The articular cartilage shows variation across different zones in the extracellular matrix. Superficially, the collagen fibrils run parallel to the surface, resisting shear forces. In the middle zone, the fibrils are arranged randomly, allowing for optimal compressive absorption. The deep zone contains perpendicular fibrils, anchoring cartilage to the bone and transferring load. These gradients allow the territorial matrix to distribute its mechanical properties across zones.

== Clinical Significance ==
In diseases related to the cartilage, the territorial matrix undergoes structural and material changes, leading to degradation of the joints, like in the case of osteoarthritis. Osteoarthritis occurs when the proteoglycans and collagen fibers degrade and become disorganized. Consequently, the decreased mechanical support makes chondrocytes more vulnerable to damage. Matrix-degrading enzymes including matrix metalloproteinases (MMPs) target the region which can accelerate cartilage degradation.

Attempts to restore a functional territorial matrix is a particular area of interest in tissue engineering and cartilage repair, since its structure significantly contributes to optimal mechanical and biochemical behavior. Studies on biomimetic proteoglycans, which mimic the natural existing component of the ECM, and their effect on neighboring cartilage regions have shown promising results for strengthening cartilage with osteoarthritis.

Additionally, biomaterials designed to mimic native composition and mechanical properties of cartilage, especially those with synthetic proteoglycans or collagen, have shown experimental promise. In combination with these structures, the durability of engineering cartilage may be enhanced by regenerating the territorial matrix and could improve integration with native tissue.

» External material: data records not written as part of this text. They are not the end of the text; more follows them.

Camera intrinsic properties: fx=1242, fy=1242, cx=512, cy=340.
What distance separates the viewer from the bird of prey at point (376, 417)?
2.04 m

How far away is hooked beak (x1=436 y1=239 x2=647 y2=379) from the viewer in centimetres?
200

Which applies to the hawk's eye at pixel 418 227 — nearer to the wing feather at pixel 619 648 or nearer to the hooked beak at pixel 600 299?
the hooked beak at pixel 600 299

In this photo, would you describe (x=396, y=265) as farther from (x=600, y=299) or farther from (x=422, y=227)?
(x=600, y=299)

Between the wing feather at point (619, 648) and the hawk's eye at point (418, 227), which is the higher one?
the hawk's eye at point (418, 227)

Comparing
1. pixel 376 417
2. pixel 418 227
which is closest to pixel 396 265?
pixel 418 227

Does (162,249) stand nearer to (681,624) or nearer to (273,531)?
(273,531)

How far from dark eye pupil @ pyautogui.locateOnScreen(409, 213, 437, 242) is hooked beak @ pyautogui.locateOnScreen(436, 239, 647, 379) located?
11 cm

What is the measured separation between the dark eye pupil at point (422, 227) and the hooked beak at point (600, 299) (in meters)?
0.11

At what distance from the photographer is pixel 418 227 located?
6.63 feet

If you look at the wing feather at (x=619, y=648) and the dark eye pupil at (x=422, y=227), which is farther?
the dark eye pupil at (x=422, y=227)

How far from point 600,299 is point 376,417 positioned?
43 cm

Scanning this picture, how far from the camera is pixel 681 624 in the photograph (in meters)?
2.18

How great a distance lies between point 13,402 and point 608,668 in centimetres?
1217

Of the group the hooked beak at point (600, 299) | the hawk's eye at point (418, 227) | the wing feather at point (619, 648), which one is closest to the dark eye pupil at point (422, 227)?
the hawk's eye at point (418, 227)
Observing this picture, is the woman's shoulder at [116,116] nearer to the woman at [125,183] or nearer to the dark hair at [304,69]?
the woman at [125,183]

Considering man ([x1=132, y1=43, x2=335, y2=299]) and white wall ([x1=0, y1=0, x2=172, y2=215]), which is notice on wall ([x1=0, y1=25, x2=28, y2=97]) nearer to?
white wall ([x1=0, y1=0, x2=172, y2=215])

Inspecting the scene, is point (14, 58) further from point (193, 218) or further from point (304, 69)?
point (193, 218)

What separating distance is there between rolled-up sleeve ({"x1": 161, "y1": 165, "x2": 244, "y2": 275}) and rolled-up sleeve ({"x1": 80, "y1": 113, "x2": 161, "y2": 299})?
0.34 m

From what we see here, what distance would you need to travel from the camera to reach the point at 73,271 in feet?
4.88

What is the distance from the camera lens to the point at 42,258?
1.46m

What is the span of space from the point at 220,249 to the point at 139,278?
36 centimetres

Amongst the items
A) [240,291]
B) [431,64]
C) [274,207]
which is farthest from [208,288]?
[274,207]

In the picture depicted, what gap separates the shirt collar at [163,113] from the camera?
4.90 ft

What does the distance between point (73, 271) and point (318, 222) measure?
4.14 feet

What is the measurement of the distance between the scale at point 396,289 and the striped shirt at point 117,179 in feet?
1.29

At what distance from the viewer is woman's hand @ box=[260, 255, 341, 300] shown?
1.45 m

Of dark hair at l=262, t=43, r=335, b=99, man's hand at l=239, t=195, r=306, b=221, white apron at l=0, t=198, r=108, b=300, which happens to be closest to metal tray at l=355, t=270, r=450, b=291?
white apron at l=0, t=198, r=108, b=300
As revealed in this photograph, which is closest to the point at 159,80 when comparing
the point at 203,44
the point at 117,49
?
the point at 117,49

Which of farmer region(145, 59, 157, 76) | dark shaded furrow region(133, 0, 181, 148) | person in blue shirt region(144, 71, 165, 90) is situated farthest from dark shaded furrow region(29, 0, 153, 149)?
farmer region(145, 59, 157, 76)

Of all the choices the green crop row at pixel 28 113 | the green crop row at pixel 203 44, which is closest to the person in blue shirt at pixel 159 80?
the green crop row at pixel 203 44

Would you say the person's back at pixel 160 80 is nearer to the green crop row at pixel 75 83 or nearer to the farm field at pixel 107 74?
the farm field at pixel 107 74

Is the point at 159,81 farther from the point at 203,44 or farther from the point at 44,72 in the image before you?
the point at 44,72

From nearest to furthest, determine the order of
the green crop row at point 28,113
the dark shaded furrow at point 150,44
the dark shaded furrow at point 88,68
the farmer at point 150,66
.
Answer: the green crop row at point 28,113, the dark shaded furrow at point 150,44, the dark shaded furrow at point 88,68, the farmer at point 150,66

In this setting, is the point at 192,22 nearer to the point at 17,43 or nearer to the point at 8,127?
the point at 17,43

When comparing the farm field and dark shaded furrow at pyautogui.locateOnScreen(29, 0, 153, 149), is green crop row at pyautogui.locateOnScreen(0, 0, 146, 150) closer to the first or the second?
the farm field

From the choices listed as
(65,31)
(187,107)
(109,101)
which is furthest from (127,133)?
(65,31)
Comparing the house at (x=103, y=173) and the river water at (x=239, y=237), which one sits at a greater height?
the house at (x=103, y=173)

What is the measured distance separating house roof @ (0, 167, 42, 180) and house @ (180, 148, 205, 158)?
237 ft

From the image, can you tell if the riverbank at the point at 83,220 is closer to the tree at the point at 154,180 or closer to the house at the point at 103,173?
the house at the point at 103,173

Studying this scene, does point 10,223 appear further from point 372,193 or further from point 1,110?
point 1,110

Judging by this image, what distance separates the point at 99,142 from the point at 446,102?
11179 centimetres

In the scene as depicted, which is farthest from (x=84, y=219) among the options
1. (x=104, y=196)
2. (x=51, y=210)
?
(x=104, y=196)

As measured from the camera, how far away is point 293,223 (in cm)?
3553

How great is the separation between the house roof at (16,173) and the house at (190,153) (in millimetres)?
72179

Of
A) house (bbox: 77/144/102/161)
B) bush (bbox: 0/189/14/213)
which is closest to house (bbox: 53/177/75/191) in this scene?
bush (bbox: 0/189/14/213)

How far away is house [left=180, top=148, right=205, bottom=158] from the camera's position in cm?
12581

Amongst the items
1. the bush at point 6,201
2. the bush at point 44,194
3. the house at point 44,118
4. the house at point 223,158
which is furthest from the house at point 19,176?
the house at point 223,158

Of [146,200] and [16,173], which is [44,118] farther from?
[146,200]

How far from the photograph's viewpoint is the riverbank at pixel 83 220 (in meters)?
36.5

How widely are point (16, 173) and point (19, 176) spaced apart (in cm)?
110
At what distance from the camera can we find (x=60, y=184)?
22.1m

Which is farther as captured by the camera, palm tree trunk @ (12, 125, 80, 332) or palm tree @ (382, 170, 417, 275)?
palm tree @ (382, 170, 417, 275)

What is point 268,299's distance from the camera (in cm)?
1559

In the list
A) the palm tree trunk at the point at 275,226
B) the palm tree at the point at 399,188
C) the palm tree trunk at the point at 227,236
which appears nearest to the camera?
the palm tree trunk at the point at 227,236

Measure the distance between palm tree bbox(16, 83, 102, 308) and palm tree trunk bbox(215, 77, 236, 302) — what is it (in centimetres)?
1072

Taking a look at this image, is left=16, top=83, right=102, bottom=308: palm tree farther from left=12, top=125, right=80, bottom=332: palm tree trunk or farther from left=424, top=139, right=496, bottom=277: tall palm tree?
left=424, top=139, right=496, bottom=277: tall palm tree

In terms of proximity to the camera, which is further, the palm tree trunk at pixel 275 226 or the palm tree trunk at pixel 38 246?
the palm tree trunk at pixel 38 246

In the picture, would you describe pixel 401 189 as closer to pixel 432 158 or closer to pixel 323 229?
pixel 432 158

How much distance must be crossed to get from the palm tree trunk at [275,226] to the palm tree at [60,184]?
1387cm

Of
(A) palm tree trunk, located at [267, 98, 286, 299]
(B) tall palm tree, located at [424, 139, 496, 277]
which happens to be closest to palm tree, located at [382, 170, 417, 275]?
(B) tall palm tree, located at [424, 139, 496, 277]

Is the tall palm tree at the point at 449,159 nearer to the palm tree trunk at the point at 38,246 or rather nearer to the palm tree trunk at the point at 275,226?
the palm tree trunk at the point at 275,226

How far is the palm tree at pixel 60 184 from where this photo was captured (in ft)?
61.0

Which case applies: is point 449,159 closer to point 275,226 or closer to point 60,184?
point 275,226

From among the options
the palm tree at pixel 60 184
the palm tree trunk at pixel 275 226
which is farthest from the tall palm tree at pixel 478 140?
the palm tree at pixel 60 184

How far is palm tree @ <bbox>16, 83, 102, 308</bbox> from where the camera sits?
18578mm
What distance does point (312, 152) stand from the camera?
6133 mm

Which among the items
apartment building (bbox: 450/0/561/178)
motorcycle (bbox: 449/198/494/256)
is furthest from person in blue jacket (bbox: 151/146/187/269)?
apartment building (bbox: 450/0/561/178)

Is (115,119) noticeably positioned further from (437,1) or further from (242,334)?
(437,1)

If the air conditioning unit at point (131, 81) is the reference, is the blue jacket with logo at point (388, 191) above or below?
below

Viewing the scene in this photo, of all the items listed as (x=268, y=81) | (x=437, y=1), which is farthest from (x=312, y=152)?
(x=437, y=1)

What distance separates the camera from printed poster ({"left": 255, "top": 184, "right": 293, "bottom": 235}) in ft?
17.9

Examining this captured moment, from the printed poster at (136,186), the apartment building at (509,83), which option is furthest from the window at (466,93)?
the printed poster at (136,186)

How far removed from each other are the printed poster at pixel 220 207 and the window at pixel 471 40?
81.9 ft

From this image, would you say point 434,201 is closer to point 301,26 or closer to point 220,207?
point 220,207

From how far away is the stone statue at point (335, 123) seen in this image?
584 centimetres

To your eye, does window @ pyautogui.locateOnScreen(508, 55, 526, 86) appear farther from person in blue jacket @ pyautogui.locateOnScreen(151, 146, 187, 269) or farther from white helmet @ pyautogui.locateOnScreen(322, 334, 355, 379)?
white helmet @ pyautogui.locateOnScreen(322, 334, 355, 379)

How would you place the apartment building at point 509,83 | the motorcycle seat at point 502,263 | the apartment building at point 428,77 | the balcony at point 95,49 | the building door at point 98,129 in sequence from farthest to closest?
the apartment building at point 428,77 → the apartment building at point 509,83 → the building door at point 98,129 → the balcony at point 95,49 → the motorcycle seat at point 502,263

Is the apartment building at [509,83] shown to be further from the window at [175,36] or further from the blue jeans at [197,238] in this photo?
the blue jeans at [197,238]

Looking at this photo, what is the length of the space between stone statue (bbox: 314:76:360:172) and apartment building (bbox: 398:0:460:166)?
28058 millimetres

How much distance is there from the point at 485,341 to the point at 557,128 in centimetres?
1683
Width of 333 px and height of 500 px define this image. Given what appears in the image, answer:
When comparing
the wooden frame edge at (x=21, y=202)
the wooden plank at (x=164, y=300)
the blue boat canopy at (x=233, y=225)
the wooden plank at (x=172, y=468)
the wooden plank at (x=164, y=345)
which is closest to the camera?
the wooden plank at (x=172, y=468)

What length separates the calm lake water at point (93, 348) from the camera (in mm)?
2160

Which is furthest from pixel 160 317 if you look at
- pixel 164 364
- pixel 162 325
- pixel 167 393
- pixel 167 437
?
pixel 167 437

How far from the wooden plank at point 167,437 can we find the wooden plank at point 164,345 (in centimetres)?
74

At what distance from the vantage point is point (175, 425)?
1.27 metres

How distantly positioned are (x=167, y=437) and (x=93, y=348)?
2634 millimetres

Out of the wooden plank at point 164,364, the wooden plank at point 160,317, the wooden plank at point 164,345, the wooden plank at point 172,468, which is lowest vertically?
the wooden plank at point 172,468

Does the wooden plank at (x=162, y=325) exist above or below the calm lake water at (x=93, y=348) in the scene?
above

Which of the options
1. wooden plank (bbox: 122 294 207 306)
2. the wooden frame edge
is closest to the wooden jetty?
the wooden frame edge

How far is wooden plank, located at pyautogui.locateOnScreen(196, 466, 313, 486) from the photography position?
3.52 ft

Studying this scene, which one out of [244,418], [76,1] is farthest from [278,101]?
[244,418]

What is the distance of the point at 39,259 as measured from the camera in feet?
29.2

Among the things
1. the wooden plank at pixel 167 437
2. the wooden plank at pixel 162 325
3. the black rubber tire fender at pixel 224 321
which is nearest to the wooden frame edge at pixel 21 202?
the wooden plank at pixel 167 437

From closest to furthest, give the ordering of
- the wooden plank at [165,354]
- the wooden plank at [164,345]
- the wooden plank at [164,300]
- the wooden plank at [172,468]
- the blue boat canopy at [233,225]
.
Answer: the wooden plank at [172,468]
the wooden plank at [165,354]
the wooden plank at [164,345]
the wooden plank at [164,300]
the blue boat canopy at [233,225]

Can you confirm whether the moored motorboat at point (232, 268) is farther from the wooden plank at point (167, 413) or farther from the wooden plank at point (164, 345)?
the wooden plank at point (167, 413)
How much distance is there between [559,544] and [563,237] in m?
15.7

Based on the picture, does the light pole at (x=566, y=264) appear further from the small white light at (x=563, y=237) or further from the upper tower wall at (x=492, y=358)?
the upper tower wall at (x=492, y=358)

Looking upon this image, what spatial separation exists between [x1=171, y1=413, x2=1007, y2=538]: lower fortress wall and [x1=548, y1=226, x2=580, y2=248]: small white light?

== Research Applications ==
The territorial matrix is studied in various fields, such as tissue engineering, regenerative medicine, and biomaterials. Techniques such as immunofluorescence and atomic force microscopy (AFM) are commonly used for visualization. These methods are used to measure the stiffness, elasticity, and composition of the matrix at a nano- and micro-scale resolution. More importantly, information may be gleaned from these visualization methods about various pathologies of cartilage and its components.

In regenerative medicine, territorial matrix reconstruction efforts focus on achieving natural fibril orientation, proteoglycan density, and mechanical strength. These properties are observed and monitored using the above mentioned analytical methods. By replicating the structure of natural cartilage as closely as possible, the bioengineered tissues are more likely to integrate with the native tissues and sustain loading.